Пока Федор накрывал на стол, таская продукты из стоящего в углу комнаты холодильника, Доценко рассматривал висящие на всех стенах рисунки.
- Твои работы?
- Угу, - промычал художник. - Нравится?
- Нравится. Я думал, ты только на улице рисуешь и рисунки сразу заказчикам отдаешь.
- Не, не всегда. Бывает, заказчик отказывается брать, ему не нравится. Тогда рисунок у меня остается. И вообще, для тренировки, чтобы рука навык не теряла.
- А для тренировки кого рисуешь?
- Да кого придется, соседей, знакомых, а то и просто из головы. Знаешь, зимой работы мало, светает поздно, темнеет рано, на морозе стоять никому неохота, ни мне, ни клиентам. Так что зимой я все больше в издательствах подрабатываю, не в крупных, конечно, там свои мастера есть, а по мелочи, ну там обложку сделать или плакатик рекламный. А чтобы навык не терять, приходится рисовать всех подряд. Карандашный портрет - статья особая, а уж быстрый - тем более. Постоянно приходится тренироваться, чтобы выделять те черты лица, которые наиболее легко узнаются, иначе клиент скажет, что не похоже получилось. Ты садись, сыщик, все налито.
Миша присел к столу, поднял рюмку, с сомнением оглядев приготовленную хозяином закуску.
- Ну, за знакомство, - предложил он.
- Давай, - согласно кивнул Федор.
Они выпили по первой, закусили шпротами из банки и нарезанными помидорами Художник тут же налил по второй.
- Куда ты частишь? - засопротивлялся Доценко.
- Так полагается. Чтоб пуля пролететь не успела, - деловито пояснил Федор. - Давай за тебя, за твою удачу. Тебе без удачи никак нельзя.

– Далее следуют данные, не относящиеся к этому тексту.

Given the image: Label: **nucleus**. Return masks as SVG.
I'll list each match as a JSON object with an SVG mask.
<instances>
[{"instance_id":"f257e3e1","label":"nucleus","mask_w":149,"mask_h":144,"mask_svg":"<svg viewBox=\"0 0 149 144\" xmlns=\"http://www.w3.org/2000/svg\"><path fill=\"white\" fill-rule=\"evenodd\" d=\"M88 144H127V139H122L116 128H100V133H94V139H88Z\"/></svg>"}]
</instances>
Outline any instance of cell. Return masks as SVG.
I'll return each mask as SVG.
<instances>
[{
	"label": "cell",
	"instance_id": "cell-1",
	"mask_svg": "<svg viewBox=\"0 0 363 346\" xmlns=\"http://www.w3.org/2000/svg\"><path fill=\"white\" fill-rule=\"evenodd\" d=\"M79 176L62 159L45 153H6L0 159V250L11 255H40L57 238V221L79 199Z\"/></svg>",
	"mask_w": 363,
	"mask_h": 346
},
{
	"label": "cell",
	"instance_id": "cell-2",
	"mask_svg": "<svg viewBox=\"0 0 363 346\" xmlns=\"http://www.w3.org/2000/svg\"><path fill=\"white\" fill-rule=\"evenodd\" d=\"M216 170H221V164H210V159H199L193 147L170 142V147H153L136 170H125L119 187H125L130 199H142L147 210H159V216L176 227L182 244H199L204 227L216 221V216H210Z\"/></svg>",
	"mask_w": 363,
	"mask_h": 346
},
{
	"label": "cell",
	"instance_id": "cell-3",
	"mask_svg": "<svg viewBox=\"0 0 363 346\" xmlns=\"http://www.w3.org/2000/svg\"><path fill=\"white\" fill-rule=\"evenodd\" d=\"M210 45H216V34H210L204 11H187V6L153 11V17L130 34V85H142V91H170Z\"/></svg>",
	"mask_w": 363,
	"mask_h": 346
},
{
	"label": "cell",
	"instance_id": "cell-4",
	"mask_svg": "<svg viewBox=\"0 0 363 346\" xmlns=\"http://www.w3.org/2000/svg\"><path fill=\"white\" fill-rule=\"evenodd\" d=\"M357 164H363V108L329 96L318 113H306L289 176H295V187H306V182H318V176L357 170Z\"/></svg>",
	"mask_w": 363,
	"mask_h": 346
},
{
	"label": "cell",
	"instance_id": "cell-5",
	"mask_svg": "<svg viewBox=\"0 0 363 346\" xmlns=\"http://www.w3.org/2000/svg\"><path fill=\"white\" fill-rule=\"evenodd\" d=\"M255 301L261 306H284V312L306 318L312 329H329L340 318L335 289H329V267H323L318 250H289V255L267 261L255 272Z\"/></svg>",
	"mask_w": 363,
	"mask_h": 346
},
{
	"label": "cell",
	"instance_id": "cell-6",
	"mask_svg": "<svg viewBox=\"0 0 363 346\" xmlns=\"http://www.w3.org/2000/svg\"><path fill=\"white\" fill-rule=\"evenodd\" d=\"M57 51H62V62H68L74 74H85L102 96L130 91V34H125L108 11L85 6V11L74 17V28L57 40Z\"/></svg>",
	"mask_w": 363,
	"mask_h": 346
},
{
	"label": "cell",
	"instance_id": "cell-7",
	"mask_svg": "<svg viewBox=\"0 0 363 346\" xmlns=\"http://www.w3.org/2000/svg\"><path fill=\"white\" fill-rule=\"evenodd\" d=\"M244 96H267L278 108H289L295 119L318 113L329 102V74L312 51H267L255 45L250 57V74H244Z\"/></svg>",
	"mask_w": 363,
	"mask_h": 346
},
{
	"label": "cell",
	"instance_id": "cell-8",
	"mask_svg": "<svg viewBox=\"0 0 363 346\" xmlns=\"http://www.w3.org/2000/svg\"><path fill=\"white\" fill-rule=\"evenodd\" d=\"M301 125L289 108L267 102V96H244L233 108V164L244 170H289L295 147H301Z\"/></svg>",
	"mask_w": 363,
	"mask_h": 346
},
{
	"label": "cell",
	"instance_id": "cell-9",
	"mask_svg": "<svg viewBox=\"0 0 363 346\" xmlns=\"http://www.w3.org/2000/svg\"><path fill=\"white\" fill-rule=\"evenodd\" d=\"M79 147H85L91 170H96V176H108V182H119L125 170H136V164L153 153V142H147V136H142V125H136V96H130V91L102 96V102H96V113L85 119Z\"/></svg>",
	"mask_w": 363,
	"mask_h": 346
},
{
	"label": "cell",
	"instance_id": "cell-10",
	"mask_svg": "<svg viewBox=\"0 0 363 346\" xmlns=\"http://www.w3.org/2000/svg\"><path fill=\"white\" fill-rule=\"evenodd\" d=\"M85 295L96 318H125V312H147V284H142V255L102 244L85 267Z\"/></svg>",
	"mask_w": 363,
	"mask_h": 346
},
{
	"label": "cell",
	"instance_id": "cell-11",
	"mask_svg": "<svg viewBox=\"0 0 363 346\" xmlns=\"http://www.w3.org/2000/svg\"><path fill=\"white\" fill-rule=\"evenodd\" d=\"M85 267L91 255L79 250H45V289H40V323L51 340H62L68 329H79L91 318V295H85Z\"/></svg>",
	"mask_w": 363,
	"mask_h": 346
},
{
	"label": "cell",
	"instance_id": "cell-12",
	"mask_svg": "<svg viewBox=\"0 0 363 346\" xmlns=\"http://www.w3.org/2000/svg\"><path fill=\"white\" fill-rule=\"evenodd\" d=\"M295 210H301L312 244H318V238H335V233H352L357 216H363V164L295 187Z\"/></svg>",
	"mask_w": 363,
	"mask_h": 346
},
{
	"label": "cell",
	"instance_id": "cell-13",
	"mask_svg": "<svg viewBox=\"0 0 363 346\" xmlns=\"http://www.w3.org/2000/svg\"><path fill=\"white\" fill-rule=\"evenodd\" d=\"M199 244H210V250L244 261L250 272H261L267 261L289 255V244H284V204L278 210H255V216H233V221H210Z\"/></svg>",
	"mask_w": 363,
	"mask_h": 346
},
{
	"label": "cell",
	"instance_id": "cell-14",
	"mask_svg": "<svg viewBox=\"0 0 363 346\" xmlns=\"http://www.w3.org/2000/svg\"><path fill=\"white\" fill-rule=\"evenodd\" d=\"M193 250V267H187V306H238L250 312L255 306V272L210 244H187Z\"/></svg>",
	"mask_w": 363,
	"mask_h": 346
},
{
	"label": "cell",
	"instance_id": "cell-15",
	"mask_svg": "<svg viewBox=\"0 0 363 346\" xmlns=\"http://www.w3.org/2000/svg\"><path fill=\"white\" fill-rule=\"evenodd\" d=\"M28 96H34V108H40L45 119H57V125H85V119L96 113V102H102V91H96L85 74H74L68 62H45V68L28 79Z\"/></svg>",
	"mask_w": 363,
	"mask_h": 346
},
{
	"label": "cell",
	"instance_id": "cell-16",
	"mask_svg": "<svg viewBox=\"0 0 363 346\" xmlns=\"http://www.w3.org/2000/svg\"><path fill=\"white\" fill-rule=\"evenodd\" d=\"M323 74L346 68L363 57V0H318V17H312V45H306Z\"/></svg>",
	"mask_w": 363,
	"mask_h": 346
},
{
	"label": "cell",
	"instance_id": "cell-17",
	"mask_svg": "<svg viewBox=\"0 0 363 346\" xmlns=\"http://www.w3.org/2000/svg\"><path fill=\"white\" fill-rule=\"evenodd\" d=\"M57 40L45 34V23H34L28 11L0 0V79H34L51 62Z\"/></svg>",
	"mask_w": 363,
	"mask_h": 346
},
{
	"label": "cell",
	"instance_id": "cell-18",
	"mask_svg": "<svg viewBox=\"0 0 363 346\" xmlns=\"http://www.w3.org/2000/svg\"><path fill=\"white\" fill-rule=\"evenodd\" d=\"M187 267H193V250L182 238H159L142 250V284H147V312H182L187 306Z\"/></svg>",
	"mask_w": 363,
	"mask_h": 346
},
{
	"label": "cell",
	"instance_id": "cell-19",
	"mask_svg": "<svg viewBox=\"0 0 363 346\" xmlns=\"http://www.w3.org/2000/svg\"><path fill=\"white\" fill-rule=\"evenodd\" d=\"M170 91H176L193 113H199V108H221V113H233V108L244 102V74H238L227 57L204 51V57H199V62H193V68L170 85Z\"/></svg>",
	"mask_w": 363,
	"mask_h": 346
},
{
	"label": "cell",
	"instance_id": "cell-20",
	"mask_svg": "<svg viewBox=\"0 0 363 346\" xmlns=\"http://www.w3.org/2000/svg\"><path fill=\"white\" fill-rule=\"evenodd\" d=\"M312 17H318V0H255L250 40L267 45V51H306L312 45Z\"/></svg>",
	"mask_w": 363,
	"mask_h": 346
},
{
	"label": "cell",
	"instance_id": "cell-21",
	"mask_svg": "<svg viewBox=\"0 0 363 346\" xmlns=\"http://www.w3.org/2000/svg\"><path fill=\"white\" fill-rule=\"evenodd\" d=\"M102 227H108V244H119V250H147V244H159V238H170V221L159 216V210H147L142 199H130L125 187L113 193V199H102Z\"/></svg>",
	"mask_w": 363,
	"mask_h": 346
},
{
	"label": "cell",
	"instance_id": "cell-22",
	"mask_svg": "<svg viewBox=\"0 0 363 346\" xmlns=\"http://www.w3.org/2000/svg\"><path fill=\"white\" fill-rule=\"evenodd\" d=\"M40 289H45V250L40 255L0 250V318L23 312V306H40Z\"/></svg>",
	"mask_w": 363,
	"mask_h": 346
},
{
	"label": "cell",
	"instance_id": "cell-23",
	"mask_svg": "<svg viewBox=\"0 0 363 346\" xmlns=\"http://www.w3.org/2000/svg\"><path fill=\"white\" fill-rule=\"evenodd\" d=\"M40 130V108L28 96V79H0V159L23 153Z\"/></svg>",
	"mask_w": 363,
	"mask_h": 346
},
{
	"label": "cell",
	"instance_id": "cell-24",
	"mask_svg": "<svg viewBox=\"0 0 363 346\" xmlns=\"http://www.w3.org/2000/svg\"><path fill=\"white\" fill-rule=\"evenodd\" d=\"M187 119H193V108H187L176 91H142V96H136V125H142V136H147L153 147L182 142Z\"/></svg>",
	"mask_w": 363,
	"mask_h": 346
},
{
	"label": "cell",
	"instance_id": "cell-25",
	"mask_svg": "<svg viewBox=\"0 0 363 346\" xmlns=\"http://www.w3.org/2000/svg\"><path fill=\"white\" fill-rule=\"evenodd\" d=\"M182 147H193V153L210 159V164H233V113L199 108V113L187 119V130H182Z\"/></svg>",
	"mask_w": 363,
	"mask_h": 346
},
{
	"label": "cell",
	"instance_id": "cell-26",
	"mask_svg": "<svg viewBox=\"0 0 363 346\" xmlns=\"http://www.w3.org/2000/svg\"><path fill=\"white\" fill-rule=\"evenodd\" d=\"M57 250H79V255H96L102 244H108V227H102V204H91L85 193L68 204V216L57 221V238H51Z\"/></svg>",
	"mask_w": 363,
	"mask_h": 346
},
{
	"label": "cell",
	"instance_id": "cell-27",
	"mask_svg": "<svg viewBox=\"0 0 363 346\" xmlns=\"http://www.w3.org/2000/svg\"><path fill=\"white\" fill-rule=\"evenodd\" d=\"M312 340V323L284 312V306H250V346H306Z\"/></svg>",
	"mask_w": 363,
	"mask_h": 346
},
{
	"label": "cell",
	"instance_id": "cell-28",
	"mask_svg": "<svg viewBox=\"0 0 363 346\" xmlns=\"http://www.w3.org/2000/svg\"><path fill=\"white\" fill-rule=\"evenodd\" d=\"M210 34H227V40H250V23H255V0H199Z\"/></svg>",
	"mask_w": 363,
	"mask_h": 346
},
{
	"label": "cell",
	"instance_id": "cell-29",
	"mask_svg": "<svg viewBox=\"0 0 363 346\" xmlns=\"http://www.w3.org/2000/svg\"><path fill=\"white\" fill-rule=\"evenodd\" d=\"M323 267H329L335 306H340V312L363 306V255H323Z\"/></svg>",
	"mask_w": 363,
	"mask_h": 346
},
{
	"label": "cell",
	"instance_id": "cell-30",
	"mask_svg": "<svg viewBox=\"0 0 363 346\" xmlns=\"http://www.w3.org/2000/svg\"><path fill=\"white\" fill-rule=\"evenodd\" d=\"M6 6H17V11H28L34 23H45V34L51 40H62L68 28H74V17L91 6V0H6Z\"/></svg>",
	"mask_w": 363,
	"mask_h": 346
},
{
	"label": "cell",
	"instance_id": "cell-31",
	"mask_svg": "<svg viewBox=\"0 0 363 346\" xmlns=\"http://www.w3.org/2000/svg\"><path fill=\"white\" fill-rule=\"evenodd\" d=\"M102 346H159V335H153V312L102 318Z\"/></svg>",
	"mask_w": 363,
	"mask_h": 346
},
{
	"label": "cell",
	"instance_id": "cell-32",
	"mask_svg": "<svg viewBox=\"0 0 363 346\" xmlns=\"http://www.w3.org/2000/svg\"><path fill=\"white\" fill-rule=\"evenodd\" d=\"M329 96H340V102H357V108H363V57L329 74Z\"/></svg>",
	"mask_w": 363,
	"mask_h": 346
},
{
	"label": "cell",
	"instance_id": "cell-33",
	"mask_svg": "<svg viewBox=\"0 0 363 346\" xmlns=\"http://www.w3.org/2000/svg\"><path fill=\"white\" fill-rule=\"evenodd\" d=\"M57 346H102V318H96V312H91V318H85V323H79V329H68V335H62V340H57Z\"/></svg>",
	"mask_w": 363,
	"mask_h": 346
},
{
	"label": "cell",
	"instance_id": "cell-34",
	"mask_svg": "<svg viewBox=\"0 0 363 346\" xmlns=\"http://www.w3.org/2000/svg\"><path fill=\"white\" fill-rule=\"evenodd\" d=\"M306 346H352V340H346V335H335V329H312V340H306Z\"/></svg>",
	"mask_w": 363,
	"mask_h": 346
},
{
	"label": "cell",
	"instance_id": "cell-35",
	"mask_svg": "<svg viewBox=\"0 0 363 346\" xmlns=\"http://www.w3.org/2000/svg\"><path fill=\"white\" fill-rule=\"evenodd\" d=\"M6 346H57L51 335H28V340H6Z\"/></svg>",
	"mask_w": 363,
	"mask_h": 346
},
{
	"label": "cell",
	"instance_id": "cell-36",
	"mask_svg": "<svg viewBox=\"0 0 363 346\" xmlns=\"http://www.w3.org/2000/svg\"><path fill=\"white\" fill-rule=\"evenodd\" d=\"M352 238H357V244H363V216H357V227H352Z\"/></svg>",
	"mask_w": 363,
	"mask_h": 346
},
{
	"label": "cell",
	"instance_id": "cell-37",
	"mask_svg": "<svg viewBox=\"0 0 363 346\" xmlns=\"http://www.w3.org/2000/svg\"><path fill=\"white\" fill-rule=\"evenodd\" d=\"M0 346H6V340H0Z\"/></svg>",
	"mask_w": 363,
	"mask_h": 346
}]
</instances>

- Это точно, - подтвердил Доценко, с ужасом думая о том, что пуля-то, может, и не пролетит в перерывах между тостами, но результат от такого питья будет ничем не лучше огнестрельного ранения. Утрата подвижности и полная потеря сознания. Нет, уж пусть лучше пули летают, от них хоть увернуться можно, а от проникающего в организм алкоголя фиг увернешься. Он снова встал и подошел к висящим на стене рисункам.